Personal information
- Born: 27 May 2003 (age 23) Limassol, Cyprus

Gymnastics career
- Discipline: Men's artistic gymnastics
- Country represented: Cyprus;
- Head coach: Irodotos Georgallas
- Medal record
Men's artistic gymnastics
Representing Cyprus
Commonwealth Games
| Bronze medal – third place | 2022 Birmingham | Team |
Games of the Small States of Europe
| Gold medal – first place | 2025 Andorra la Vella | Team |
| Gold medal – first place | 2025 Andorra la Vella | All-around |
| Gold medal – first place | 2025 Andorra la Vella | Parallel bars |
| Gold medal – first place | 2025 Andorra la Vella | Horizontal bar |
| Silver medal – second place | 2025 Andorra la Vella | Vault |

= Georgios Angonas =

Cypriot artistic gymnast (born 2003)

Georgios Angonas (Γεώργιος Αγγώνας; born 27 May 2003) is a Greek Cypriot artistic gymnast. He won a bronze medal in the team event at the 2022 Commonwealth Games. He won the individual all-around title at the 2025 Games of the Small States of Europe.

==Gymnastics career==
Angonas competed at the 2019 Junior World Championships and finished 81st in the all-around. At the 2021 European Championships, he finished 65th in the all-around qualifications.
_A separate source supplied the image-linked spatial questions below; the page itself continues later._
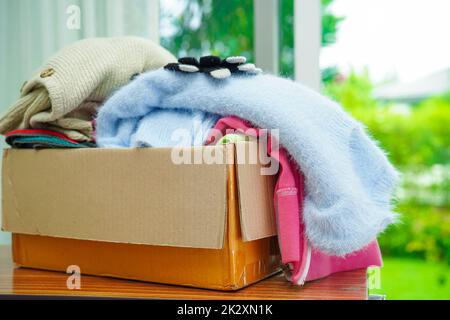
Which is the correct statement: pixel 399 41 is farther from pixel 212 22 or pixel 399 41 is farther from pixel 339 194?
pixel 339 194

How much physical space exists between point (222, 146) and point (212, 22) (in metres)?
1.07

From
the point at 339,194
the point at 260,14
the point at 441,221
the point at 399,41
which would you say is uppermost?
the point at 399,41

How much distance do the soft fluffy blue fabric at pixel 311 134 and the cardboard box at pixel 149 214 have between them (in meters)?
0.06

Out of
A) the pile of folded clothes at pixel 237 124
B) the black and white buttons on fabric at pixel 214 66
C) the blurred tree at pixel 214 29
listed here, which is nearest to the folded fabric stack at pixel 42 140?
the pile of folded clothes at pixel 237 124

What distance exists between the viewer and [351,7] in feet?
7.48

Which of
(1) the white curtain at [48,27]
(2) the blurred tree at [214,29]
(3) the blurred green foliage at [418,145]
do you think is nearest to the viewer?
(1) the white curtain at [48,27]

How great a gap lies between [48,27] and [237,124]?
84 centimetres

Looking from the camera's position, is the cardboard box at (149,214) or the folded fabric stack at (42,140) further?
the folded fabric stack at (42,140)

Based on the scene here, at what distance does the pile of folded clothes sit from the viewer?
0.68 m

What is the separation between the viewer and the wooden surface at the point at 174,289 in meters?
0.67

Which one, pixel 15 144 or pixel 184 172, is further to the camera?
pixel 15 144

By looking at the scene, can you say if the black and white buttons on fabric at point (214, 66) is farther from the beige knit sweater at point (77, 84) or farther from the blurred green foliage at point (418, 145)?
the blurred green foliage at point (418, 145)

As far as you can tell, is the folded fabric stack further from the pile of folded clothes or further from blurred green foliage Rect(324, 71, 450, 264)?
blurred green foliage Rect(324, 71, 450, 264)

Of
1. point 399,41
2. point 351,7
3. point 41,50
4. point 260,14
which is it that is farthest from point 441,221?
point 41,50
Angonas competed with the Cypriot team that finished sixth at the 2022 Mediterranean Games. Then in the all-around final, he finished 14th. He then represented Cyprus at the 2022 Commonwealth Games and helped the team win the bronze medal behind England and Canada. This marked the first time a Cyprus gymnastics team won a Commonwealth Games medal. Individually, he advanced into the all-around final and finished 13th. At the 2022 European Championships, he finished 44th in the all-around qualifications and qualified for the 2022 World Championships. There, he finished 55th in the all-around qualifications and did not advance into any finals.

At the 2024 European Championships, Angonas helped Cyprus qualify for their first-ever European team final, where they ultimately finished seventh. He competed on the vault, parallel bars, and horizontal bar at the 2024 Szombathely World Challenge Cup but did not advance into any finals.

At the 2025 Games of the Small States of Europe, Angonas led Cyprus to the team title and also won the individual all-around title. In the event finals, he won more gold medals on the parallel bars and horizontal bar, and he won a silver medal on the vault.